Notes
Similarly, Morrow sometimes misrepresents my position. For example, I do not claim that most commentators make universal benefit definitional, that Bodansky does so (he is my main citation for the narrow account), or that Morrow’s nonrivalry amounts to ‘nothing more’ than nonexcludability.
Carbone 2007.
Notably, the UNDP offers a broad account even while defining ‘public good’ itself narrowly, in terms of nonrivalry and nonexcludability alone (Kaul et al. 1999, 511).
Morrow claims that Barrett’s “later discussions and examples clearly indicate” the narrow account, but provides no references. Previously, I considered several more charitable interpretations of key passages.
Morrow diminishes this advantage by reducing the principle to the claim that public choice is necessary. He also argues that it is uncharitable to attribute a universal benefit claim to the Oxford authors, since they “clearly allow for the possibility that geoengineering might make some people worse off”. However, this inference is flawed. First, the Oxford universal benefit claim is normative: it implies that SSI that makes people worse off should be prohibited, not that it is impossible. Second, the only normative proposal the Oxford authors consider that allows worsening is the Kaldor-Hicks interpretation, but even this involves hypothetical universal benefit.

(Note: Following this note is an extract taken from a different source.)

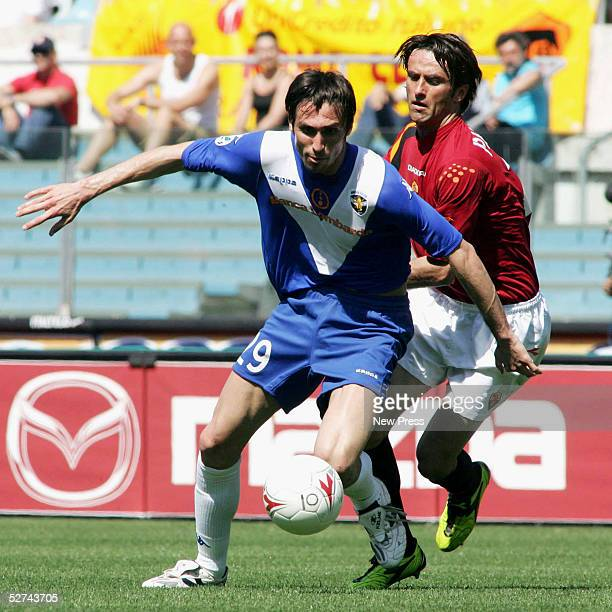 Christain Panucci of Roma and of Andrea Caracciolo Brescia in action during the Serie A match between AS Roma and Brescia at the Stadio Olimpico on...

Narrow accounts also include things that harm everyone; however, proponents of the broad account often think of preventions of such “global public bads” as themselves global public goods.

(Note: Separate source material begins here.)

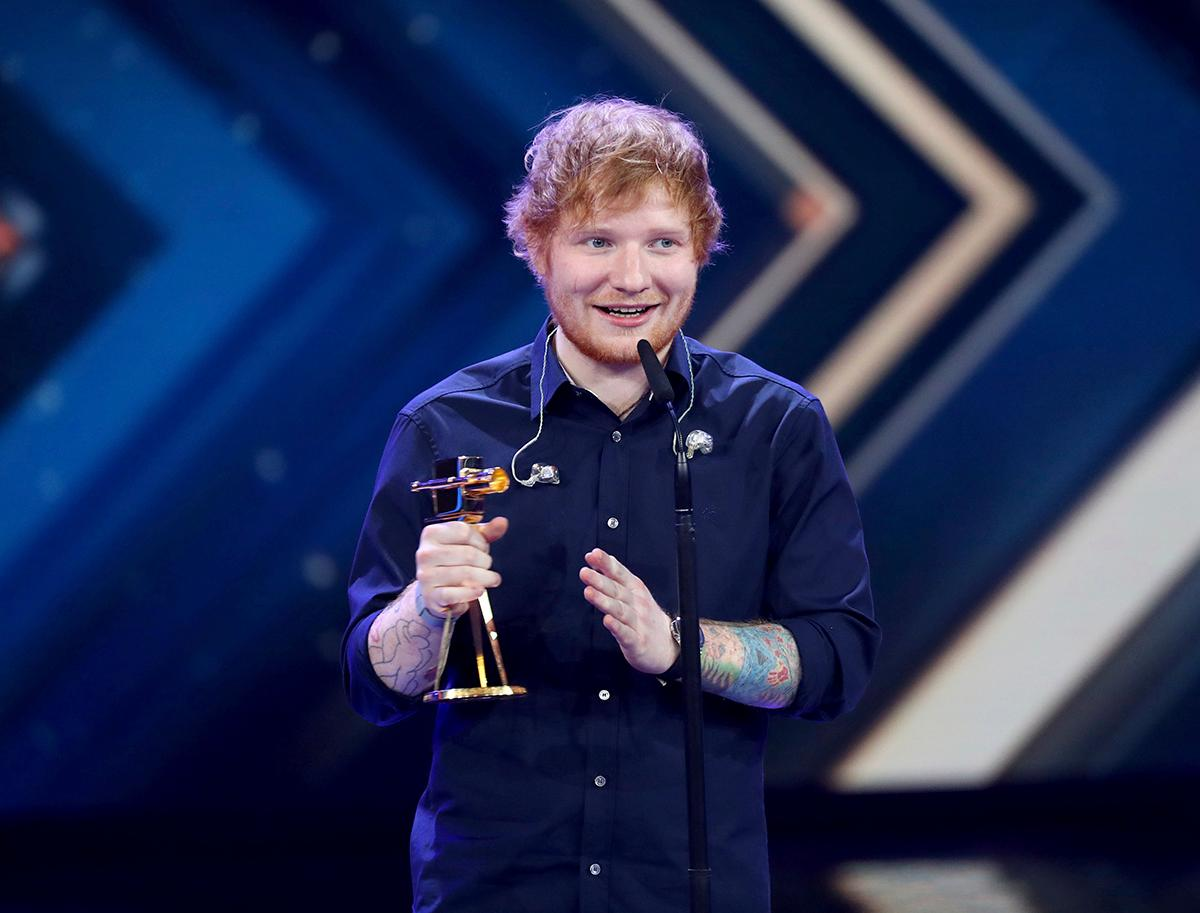In this March 4, 2017 picture,  British singer Ed Sheeran  poses with his Golden Camera award  at the 52nd Golden Camera film & TV awards 2017 in Hamburg, Germany. (Christian Charisius/Pool Photo via AP)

Notice that, even if SSI is nonrival in the third sense, it does not follow that it should be described as a global public good just because of this. The existence of two other, much more ethically salient, senses in which it is rival undermines that inference (and distortionary framing effects matter).
I prioritize the verbal definitions because they are almost always presented as constituting the real definitions (in policy documents, articles and textbooks), and because their ambiguities help to explain common variations in interpretation. Moreover, the distinction between verbal definition and mathematical interpretation is not very robust: mathematical formulae also require interpretation in natural language. Given this, the issue is really about which verbal accounts are correct: those in the usual definitions, or the one accurately representing Morrow’s favored mathematical specification.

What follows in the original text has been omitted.